I haven't been on here at all in the last month and a half because I live in Toronto for school (York U) and my mum hasn't really been updating me as to whats going on at home, I expect, because at this point its really irrelevent since I can't do much about things at all being in the city. 

Goats are good, Chickens are good, Ducks are loved and admired by all..no seriously, one of our mayoral candidates came up to talk to my mum and they spent a good hour talking about how beautiful our ducks are haha. Luna is fabulous, she's moving into the top field next week (electric is being hooked up finally). 

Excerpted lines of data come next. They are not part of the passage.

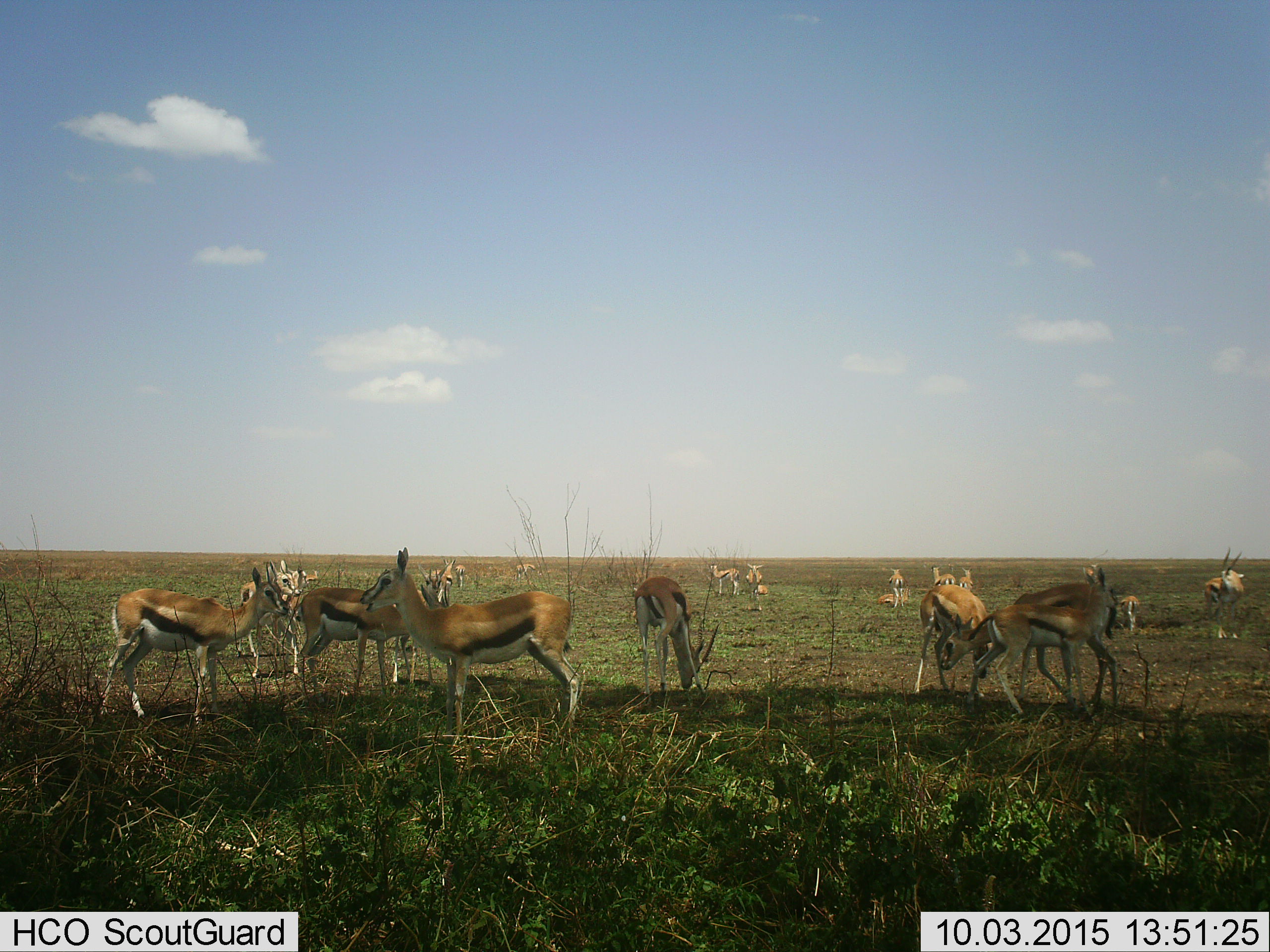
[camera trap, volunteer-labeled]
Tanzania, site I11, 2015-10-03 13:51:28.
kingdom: Animalia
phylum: Chordata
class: Mammalia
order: Artiodactyla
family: Bovidae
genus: Eudorcas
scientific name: Eudorcas thomsonii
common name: thomson's gazelle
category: gazellethomsons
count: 11-50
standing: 90%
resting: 30%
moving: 40%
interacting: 30%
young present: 10%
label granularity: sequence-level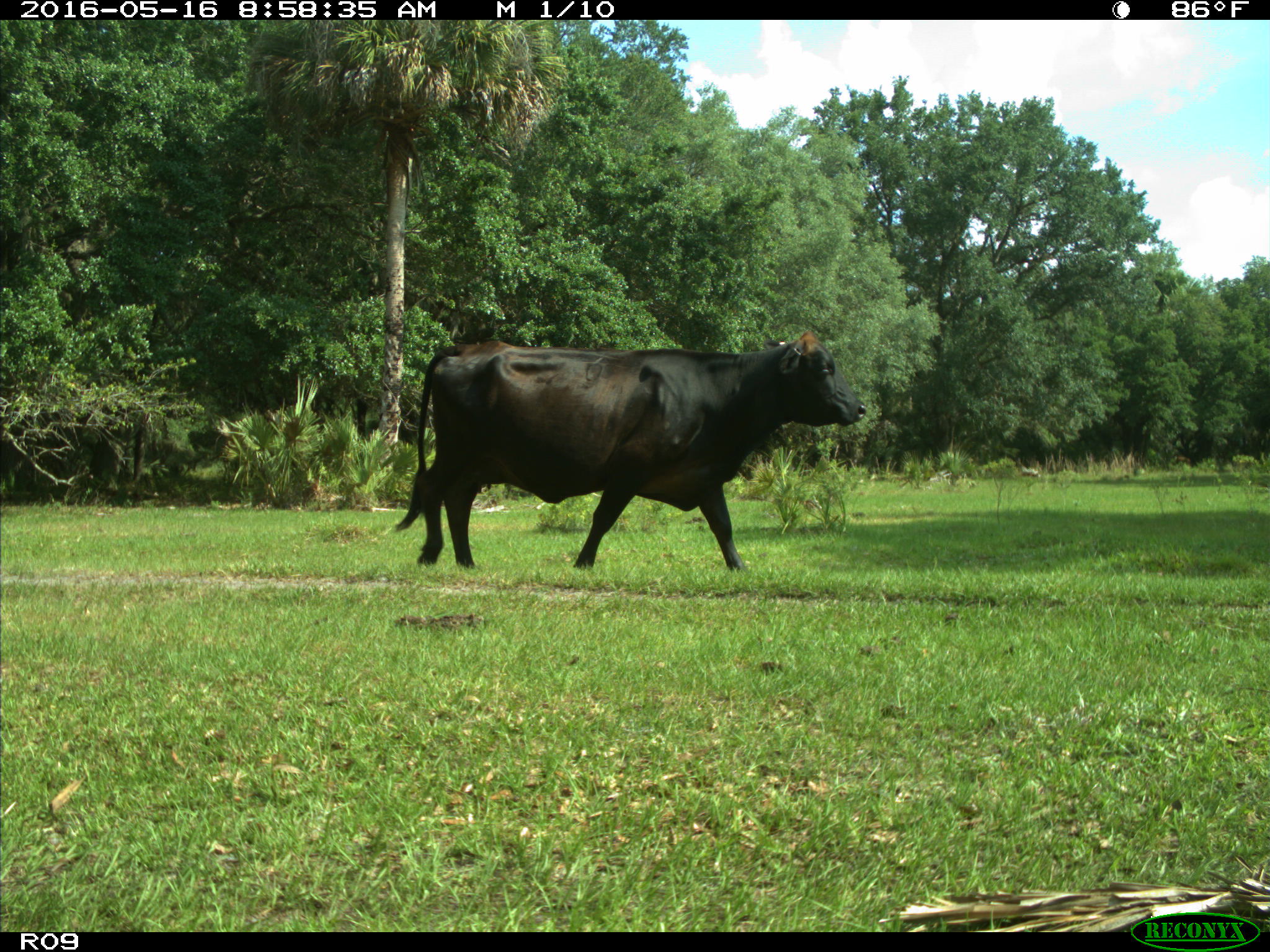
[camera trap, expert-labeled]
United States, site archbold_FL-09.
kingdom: Animalia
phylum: Chordata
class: Mammalia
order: Artiodactyla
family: Bovidae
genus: Bos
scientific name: Bos taurus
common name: domestic cow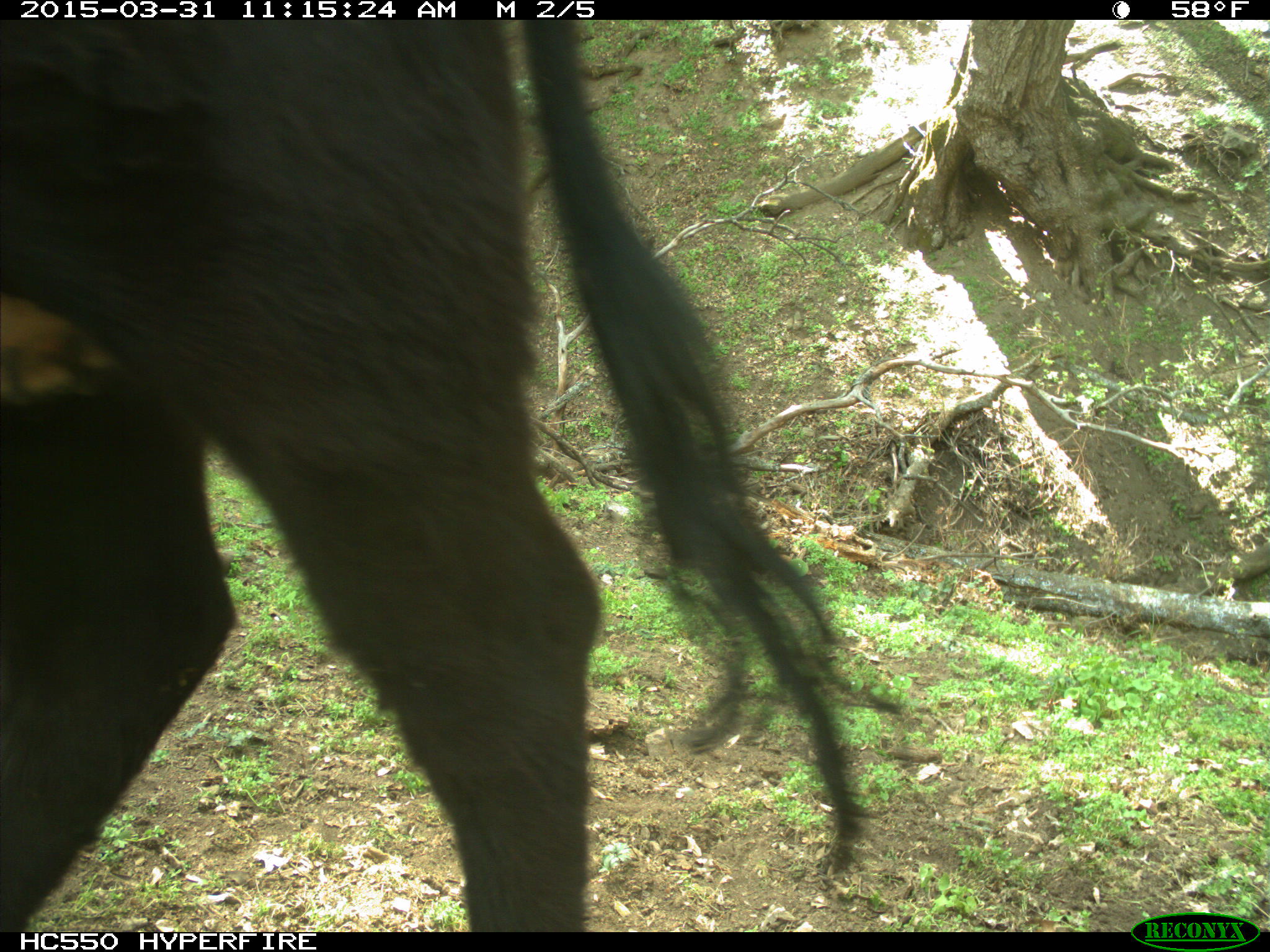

Everything is quite peachy, and to top it all off my studies are going well, I've lost like 20lbs since I moved back to the city *and* I'm seeing someone  not that that is much of something to post on here, lmao, but I just thought you guys would like to know if I still exist or not... I know a while ago I got an email from cmjust0 wondering if I was still breathing  

I'll get some fall photos of the farm tomorrow, and upload them sometime this weekend. Fall is in full throw here and it's Thanksgiving this weekend


----------



## country freedom (Oct 9, 2010)

lupinfarm said:
			
		

> I'M STILL ALIVE!
> 
> I haven't been on here at all in the last month and a half because I live in Toronto for school (York U) and my mum hasn't really been updating me as to whats going on at home, I expect, because at this point its really irrelevent since I can't do much about things at all being in the city.
> 
> ...


----------



## ksalvagno (Oct 9, 2010)

Hey Lupin, glad to hear things are going well. Hope it continues for you.


----------



## SDGsoap&dairy (Oct 9, 2010)




----------



## warthog (Oct 9, 2010)

Glad to know your still alive and things are going well for you.


----------